The coverage also touches on the broader trend of landlords exiting the market due to tax and regulation changes, which Macleod suggests is pushing rents higher. He points to a five-bedroom penthouse in Nine Elms renting for "£130,000-a-month, or a mere £1.56m a year," noting the absurdity that the tenant pays only "£3,907 a year in council tax." This juxtaposition highlights the distortion in the market where the ultra-wealthy can afford luxury rentals that are effectively tax-advantaged, while the supply of affordable housing shrinks. The author's observation that the estate agent suggests contacting "Chinese staff over WeChat" underscores the disconnect between these properties and the local community they occupy.
The Fiefdom of the Loughborough Estate
The narrative then pivots to a more visceral struggle for control at the Loughborough Estate in South London. Here, the conflict is not between a billionaire and a child, but between social housing tenants and a management board that has allegedly turned their home into a private empire. Macleod writes, "Residents of a south London housing estate marched on their local council headquarters last week, asking it to overthrow their 'corrupt' management board amid a series of a bizarre claims." The evidence presented is staggering: the board chair, Peter Shorinwa, allegedly spent hundreds of thousands of pounds on "gifts for residents" in the form of branded cufflinks and tote bags, while the estate itself suffers from mould, sewage floods, and broken heating.

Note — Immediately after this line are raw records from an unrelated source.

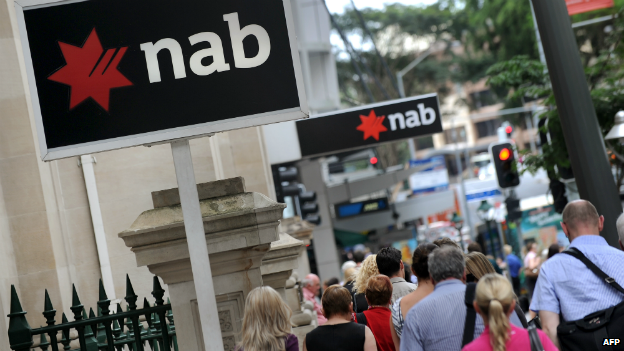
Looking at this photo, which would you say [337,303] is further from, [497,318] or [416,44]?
[416,44]

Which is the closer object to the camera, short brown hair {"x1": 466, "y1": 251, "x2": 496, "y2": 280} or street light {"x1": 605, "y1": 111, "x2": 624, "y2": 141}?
short brown hair {"x1": 466, "y1": 251, "x2": 496, "y2": 280}

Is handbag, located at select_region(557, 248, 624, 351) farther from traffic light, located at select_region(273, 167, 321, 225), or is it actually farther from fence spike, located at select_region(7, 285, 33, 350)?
traffic light, located at select_region(273, 167, 321, 225)

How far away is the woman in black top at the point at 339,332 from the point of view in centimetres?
471

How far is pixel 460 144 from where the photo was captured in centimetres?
10688

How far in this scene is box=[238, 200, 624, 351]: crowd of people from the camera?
11.1 ft

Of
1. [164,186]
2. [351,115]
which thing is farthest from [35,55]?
[351,115]

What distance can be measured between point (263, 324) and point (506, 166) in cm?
1117

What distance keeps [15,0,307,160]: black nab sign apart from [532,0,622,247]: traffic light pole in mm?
3879

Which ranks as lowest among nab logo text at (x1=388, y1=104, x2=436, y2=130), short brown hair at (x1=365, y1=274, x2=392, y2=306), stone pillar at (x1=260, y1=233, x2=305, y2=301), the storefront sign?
short brown hair at (x1=365, y1=274, x2=392, y2=306)

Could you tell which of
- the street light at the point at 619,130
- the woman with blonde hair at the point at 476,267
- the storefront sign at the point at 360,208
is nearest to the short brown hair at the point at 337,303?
the woman with blonde hair at the point at 476,267

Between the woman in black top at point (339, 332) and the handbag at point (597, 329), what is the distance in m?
1.20

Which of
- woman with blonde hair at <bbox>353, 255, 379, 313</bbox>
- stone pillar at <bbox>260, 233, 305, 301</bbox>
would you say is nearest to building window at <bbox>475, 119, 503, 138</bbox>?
stone pillar at <bbox>260, 233, 305, 301</bbox>

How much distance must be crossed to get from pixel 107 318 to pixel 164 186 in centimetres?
440

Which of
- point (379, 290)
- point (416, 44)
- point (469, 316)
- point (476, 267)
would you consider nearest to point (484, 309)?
point (469, 316)
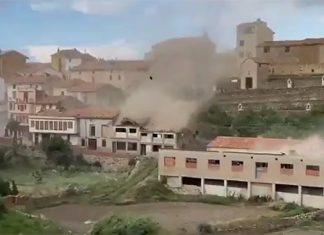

The author's reporting reveals a deep sense of betrayal among residents who voted to abolish the board, only to have the result declared null and void. Macleod paraphrases the situation effectively: "They believe that millions of pounds of service charges have been used to build a private fiefdom for Shorinwa." The piece details how a community centre was rented to a shipping company storing flammable solvents, and a youth boxing club was converted into a church without consultation. The human cost is palpable. One family was left without hot water for 11 days, and another woman described her flat being "flooded with sewage six times since January."
The administration's response, or lack thereof, is scrutinized. Macleod notes that while the council promised an audit, it remains unreleased, leaving residents in limbo. The author captures the frustration of the situation: "For now, all the disgruntled residents have to hold onto are the embossed bags paid for with their own service charges." This line is particularly damning, reducing the residents' fight for basic safety to a receipt for a branded bag. A counterargument worth considering is the complexity of legal processes involving resident management boards, which can indeed be slow and bureaucratic. However, the piece argues that the delay is being used as a shield against accountability, a point reinforced by the board chair's letters describing protesters as "unhealthy, unacceptable, unbecoming, self-seeking and anti-social."
Residents thought they had deposed the management company back in February when a referendum saw 68% vote in favour of abolishing the existing system. But the vote was declared null and void after the existing management claimed they hadn't administered the poll to abolish themselves properly.
Bottom Line
Macleod's coverage is a masterclass in connecting disparate property issues to a single, unsettling theme: the erosion of local control in London. The strongest part of the argument is the unflinching exposure of how financial power and bureaucratic loopholes allow a handful of individuals to dictate the living conditions of thousands, often with disastrous consequences. The piece's biggest vulnerability is its reliance on the assumption that institutional intervention will eventually work, given the current paralysis of the local council. Readers should watch for the outcome of the pending audit at the Loughborough Estate, as it will be the true test of whether the system can correct itself or if it is fundamentally broken.